__The problem__. Quote each line exactly, from the line that contains "How far is weathered" down to the last line of the listing, and no other lines.

---------- Supplied records ----------

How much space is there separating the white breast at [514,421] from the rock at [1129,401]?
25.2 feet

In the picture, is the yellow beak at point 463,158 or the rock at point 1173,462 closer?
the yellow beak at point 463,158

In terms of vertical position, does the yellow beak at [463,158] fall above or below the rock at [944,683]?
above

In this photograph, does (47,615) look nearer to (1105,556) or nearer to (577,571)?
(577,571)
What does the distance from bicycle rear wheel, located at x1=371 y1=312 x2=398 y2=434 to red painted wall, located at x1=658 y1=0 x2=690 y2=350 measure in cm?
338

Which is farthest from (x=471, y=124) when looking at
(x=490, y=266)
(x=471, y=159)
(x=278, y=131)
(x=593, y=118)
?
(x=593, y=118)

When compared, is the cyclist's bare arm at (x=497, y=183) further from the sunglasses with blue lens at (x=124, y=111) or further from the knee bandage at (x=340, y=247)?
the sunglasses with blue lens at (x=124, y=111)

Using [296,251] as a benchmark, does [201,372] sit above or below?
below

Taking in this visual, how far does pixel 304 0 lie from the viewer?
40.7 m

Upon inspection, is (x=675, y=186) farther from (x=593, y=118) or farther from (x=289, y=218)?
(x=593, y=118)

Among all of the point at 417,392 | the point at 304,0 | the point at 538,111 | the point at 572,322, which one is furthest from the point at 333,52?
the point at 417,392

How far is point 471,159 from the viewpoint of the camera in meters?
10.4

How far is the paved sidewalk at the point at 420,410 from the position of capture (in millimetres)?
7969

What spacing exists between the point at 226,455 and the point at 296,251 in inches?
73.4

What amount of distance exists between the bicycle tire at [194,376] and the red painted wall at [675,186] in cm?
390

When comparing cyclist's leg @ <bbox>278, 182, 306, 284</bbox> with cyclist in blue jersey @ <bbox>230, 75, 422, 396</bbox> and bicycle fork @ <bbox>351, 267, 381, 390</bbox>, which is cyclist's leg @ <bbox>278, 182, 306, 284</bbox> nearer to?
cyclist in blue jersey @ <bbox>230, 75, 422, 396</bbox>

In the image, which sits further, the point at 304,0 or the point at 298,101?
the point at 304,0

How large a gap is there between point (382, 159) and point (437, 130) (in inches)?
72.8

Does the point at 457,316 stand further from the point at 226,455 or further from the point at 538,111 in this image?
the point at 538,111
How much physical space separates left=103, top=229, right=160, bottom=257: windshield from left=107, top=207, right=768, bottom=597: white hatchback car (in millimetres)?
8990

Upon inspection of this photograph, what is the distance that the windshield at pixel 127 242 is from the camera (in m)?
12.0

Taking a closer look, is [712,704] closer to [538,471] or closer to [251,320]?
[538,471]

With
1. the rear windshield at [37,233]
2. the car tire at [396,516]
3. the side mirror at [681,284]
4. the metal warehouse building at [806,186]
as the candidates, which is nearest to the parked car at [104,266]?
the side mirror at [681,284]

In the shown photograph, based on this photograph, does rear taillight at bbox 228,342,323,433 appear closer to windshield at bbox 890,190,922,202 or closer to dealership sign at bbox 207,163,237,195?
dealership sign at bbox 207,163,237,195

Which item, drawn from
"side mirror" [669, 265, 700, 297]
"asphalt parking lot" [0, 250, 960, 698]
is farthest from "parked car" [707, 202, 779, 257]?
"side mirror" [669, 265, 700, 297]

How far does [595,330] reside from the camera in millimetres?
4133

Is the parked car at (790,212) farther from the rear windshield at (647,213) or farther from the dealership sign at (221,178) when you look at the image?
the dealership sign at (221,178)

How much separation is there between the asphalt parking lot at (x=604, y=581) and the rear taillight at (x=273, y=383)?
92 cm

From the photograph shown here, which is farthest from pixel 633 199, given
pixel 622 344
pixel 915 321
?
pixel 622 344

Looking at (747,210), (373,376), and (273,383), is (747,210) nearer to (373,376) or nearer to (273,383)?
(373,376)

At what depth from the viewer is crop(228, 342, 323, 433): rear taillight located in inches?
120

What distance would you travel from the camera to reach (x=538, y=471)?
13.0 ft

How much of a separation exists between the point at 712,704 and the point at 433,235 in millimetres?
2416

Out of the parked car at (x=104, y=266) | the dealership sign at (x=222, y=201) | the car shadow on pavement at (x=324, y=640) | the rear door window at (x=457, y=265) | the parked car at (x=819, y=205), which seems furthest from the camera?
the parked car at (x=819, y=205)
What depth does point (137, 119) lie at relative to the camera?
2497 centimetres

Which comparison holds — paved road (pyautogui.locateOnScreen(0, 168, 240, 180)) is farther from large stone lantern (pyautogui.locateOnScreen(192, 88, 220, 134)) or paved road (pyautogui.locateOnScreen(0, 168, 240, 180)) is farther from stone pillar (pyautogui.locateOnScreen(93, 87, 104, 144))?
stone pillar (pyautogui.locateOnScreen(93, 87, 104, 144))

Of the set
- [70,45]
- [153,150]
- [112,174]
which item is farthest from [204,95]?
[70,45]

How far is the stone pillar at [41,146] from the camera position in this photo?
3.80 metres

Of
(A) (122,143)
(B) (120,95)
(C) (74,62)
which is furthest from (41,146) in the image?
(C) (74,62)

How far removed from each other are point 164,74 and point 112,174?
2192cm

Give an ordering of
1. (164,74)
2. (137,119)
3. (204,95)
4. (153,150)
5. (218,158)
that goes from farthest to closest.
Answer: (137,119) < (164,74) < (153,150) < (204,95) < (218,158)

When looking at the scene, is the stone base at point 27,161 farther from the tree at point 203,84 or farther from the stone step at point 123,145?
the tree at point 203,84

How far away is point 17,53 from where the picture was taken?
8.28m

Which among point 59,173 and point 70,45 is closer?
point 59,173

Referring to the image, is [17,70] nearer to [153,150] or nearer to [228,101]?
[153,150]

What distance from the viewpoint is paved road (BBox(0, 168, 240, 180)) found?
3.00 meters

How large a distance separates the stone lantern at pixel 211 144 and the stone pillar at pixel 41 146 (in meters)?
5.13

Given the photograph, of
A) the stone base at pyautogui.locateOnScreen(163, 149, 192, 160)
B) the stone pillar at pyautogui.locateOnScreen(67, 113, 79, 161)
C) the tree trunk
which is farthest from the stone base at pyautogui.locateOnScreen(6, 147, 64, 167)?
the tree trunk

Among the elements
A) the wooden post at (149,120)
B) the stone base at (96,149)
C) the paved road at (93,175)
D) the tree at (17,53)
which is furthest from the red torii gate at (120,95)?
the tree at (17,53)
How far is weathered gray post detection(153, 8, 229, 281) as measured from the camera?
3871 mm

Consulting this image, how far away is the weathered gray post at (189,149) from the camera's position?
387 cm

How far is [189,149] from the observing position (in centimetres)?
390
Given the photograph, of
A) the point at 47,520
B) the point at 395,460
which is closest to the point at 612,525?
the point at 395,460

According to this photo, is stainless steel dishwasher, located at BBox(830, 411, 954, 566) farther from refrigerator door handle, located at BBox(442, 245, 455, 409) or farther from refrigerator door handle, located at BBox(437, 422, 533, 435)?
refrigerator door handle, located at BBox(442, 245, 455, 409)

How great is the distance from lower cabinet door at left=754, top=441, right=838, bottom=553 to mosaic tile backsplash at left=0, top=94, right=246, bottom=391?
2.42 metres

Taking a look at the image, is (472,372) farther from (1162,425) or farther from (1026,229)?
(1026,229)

----------

__Completed exercise__.
How far is weathered gray post detection(153, 8, 229, 281) as measured from the camera?
3871 mm

Consulting this image, how far away is the weathered gray post at (189,149) from the camera's position?
387 cm

How far is [189,149] from the observing position (in centimetres)?
390
Given the photograph, of
A) the point at 47,520
B) the point at 395,460
which is closest to the point at 612,525?
the point at 395,460

According to this photo, is stainless steel dishwasher, located at BBox(830, 411, 954, 566) farther from refrigerator door handle, located at BBox(442, 245, 455, 409) or farther from refrigerator door handle, located at BBox(437, 422, 533, 435)?
refrigerator door handle, located at BBox(442, 245, 455, 409)

How great is the distance from lower cabinet door at left=754, top=441, right=838, bottom=553 to mosaic tile backsplash at left=0, top=94, right=246, bottom=391?
2.42 metres

Taking a look at the image, is (472,372) farther from (1162,425) or farther from (1026,229)?
(1026,229)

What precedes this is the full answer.